Have you ever wondered why you feel so open to change yet believe that others resist it? Most likely, many of us assume that we never resist change. Yet I believe that we are often blind to our own defenses against it. As the year ends and a new one begins, I find myself in a contemplative mood! I wonder about my own blind spots. Last month Katrin Muff discussed the importance of learning to listen to herself – her body & intuition- in her own personal journey of change. She talked about the need to free herself from the restrictions that held her in place rather than enabling her to grow and change.
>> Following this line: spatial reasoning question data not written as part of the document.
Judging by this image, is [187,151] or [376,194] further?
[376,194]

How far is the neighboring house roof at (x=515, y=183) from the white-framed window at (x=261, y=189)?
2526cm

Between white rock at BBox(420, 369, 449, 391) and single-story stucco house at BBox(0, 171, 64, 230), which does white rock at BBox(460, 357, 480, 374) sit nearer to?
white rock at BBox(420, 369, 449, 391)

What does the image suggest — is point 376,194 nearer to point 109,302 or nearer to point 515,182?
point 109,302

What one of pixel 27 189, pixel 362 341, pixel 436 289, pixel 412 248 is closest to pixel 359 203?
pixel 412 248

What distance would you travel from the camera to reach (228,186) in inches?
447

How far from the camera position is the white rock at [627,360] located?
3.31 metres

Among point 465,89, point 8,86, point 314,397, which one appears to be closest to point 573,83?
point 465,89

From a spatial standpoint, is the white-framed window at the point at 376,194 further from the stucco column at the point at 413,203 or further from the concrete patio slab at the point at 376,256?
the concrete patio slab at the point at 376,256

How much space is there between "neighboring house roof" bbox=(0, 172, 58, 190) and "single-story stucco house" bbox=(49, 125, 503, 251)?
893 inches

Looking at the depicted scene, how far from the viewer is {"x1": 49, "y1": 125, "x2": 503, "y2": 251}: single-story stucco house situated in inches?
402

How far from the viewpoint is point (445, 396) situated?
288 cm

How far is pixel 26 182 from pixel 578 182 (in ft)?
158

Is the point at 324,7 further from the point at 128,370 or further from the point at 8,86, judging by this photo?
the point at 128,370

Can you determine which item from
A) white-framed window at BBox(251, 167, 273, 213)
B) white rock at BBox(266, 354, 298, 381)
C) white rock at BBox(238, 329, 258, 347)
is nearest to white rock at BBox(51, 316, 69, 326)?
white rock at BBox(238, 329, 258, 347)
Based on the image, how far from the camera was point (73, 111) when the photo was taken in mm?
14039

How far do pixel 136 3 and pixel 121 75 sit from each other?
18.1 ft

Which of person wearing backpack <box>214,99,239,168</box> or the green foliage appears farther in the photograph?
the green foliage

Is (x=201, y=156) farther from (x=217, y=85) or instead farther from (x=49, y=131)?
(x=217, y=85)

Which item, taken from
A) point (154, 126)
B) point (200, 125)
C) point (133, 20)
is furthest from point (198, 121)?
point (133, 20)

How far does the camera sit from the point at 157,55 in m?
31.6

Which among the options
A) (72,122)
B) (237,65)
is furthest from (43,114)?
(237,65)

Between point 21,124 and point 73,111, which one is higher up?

This month I will discuss my own change challenges and what I am learning from the journey.
Personal readiness for change is not an either/or proposition – either we are ready, or we are not. Readiness occurs in stages. The first stage is to become aware that we need to change. Many of us may secretly (or perhaps openly in some cases) see ourselves as infallible. We might take pride in our past successes and believe that they resulted from our own impeccable knowledge, skill and perhaps personality. Since what we have done in the past has worked for us, or so we think, we don’t question the path we have taken until we hit a roadblock, or we realize that the path we are on isn’t really taking us where we want to go.
I recall like it was yesterday a conversation that I had with a friend many years ago when I was faced with a difficult personal challenge involving the breakdown of a significant relationship. I described to my friend how I was trying to understand the other person’s point of view and was doing my best to accommodate to avoid losing the relationship altogether. My friend looked me in the eye and said, “Why don’t you try something different this time.” These words were so simple yet very powerful.
Upon more discussion with my friend coupled with a heavy dose of self-reflection, I realized that I had been following a script that had guided my behavior under similar circumstances for a long time. This script included something like the following: my role in life was to preserve the feelings of others by listening to them, understanding them and adapting my behavior to meet their needs to the best of my ability. While I wasn’t completely aware of this script, I believed, with some evidence, that I was very good at maintaining relationships. Up to this point, I had not considered the full impact of my behaviors nor had I contemplated that I might find a better way of handling interpersonal challenges.
When my friend told me to “consider doing things differently this time,” I entertained the possibility that alternate, and perhaps superior paths might be available to me.
I began to question my assumptions about my role in relationships and to take a deeper look at what I had given up and how I had shortchanged others by following this script. I recalled the resentment that I often experienced as I sublimated my own needs to avoid conflict or to preserve the status quo in my relationships. And interestingly, these relationships often disintegrated over time anyway. Perhaps this was because others sensed my resentment. Or maybe my behavior ensured that my relationships were superficial and thus not very rewarding since I did not share my feelings and needs with the other. Or possibly the relationships fell by the wayside over time because of my own fatigue and anger from always accommodating. I began to see that my behaviors could be viewed as a sign of my own self-righteousness and could be experienced as demeaning to others. I realized that I needed to change.
Once we recognize the need for personal change, we can begin to contemplate what it means for us. However, we may still be ambivalent and, therefore not yet prepared to act. We can get stuck in this stage. While we may become aware of our own personal limitations and how our behaviors block change, we may still lack the motivation to act differently. As I thought about “doing something different this time,” I grew anxious and afraid. I began to ask myself whether changing my accommodating behavior was too risky. Over time, and with help, I was able to understand better where the anxiety was coming from and how it kept me from changing and growing. I also began to realize what I was missing in relationships because of my own self-limiting behavior. Slowly I became more open to change. And I did “do something different this time.” I will always be grateful for this simple advice that led to my growth.
While I understand the need for it, I have found that changing is difficult. The old scripts are deeply embedded. And I still question whether the risks are worth the rewards. Nevertheless, I have come to terms with change as a process rather than an event. Personal change requires deep self-awareness, courage, and perseverance. Change and growth will never be easy. Yet, I believe that my life can become more purposeful and my relationships more mutually satisfying as I allow my script to change. My own New Year’s resolution is to continue down the path of personal change. I believe that my relationships, and indeed my life, will be richer as a result of my continuing with this journey.
Happy New Year to all. And may 2019 bring each of us the humility to seek self-awareness and the courage to grow.